Sherwood's Notebook: Getting Metro Out of Its Own Way

Jack Evans has been chairman of Metro only since January.

But he has had a lot of experience with Metro and the Metro board for more than two decades.

Evans thinks the Washington Metropolitan Area Transit Authority’s 16-member board can’t get out of its own way.

“This board just doesn’t work, and we really need to come up with a different structure,” Evans told NBC4. He basically was repeating comments he first made Monday to The Washington Post’s Robert McCartney.

Evans explains that there are four members each from the District, Maryland, Virginia and the federal government, all focused too much on their own jurisdictions and not enough on actually governing in Metro’s overall best interest.

“You cannot serve two masters,” he said. “There’s no other board in the country structured this way. People tend to their jurisdiction at the expense of Metro.”

So what’s the solution? He’s not sure. He says he was only joking when he told The Post that the U.S. president should appoint a five-member board, none of whose members live in this area. But he says a system devised in the 1960s needs serious reconsideration.

“I’m throwing it out there for discussion. Do you want to keep the status quo? Look where that got us. Do you think the governing structure is working? No, it’s not.”

Evans has stirred up a hornet’s nest over this. Many of your Notebook’s usual sources would not go on the record on it.

Some local officials did respond.

Chuck Bean is the executive director of the 22-member Metropolitan Washington Council of Governments. He’s been helping the regional governments rework the Metro safety board. Bean told NBC4 it may be good to review Metro’s structure, but that’s not the most important thing.

“I think [the] board’s main focus ought to be on supporting the general manager, Paul Wiedefeld,” he said. “We’re halfway through SafeTrack and, generally, it’s going well. We’ve gotta get that job done first.” Bean did agree with Evans that parochial interests should be left at the boardroom door when Metro decisions are being made.

So, given Evans’ frustrations, does he want to be named chairman again next year? Yes, he does, if the board he thinks is too big will have him.

■ Eye on crime. It may only be late September of 2016, but Mayor Muriel Bowser is eyeing her 2018 campaign for re-election. And nothing — short of true scandal — is more important than how citizens feel about crime and public safety.

The mayor was forced to dramatically focus on crime in late summer last year, her first year in office. And crime is forcing a similar focus this fall as Bowser searches for a new chief to replace Cathy Lanier, who stepped down as of Sept. 17.

The mayor took the opportunity to write a simultaneous letter to citizens acknowledging spikes in crime are causing spikes in anxiety.

Her first paragraph said it all.

“As your Mayor, I understand that there is no greater responsibility of government than that of keeping residents and visitors safe. Overall crime is down 5% year-to-date with homicides down 11% and violent crime down 2%, but still there is more we can and must do together for a safer, stronger DC.”

The mayor and her team know that acknowledging crime worries is not the same as easing them. And they know the re-election campaign won’t wait until 2018. Bowser should be in full campaign mode by late next summer.

■ A future merger? While we were on vacation, Mayor Bowser also announced a new collaboration between Howard University Hospital and the still-struggling United Medical Center in far Southeast. Howard will add needed services to the hospital, now a nonprofit run by the District after several private efforts faltered.

The District has had a longtime goal of building a new hospital in Southeast. This new collaboration could be the first steps toward one unrealized plan: a merger between the two hospitals that ultimately could be privately run, easing the financial strain on Howard but retaining teaching hospital facilities for its medical students.

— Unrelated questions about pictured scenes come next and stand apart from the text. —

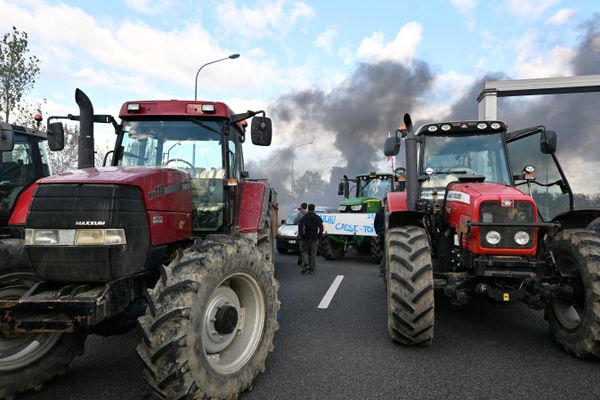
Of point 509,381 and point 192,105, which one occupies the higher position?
point 192,105

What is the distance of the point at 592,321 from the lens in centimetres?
384

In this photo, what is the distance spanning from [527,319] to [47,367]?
5.66 meters

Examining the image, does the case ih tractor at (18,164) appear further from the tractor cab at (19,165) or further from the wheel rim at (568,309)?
the wheel rim at (568,309)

If that were to happen, it also would free up a lot of valuable land at the Howard campus.

■ A stitch in time. Also while we were away, the popular Dupont Circle Village honored the 100th birthday of Gabriella Zaboli.

She’s one of 200 members of the neighborhood health/help group.

For 38 years, Zaboli was a seamstress for the storied Rizik’s on Connecticut Avenue NW downtown. A native of Modena, Italy, she survived Mussolini and Hitler, became a professional ballroom dancer and personally knew the late opera tenor Luciano Pavarotti.

A surviving and honored member of a great generation, Zaboli moved recently to a more comfortable apartment in Dupont with help from the village organization. (Our thanks to village member Pender McCarter for alerting us to her inspiring story.)

■ Racing toward Halloween. Your Notebook is not a runner, nor maybe even a too-fast walker. But Congressional Cemetery is opening up the Halloween season with its annual 5K Dead Man’s Run through its cemetery grounds on far Capitol Hill.

The cemetery is worth visiting anytime, but Halloween, you might say, adds a little spirit to the surroundings. There’s also a run for kids. Costumes are encouraged for all races. Prizes will be awarded.

The race is this Saturday at 5 p.m. To register, visit congressionalcemetery.org.

Tom Sherwood, a Southwest resident, is a political reporter for News 4.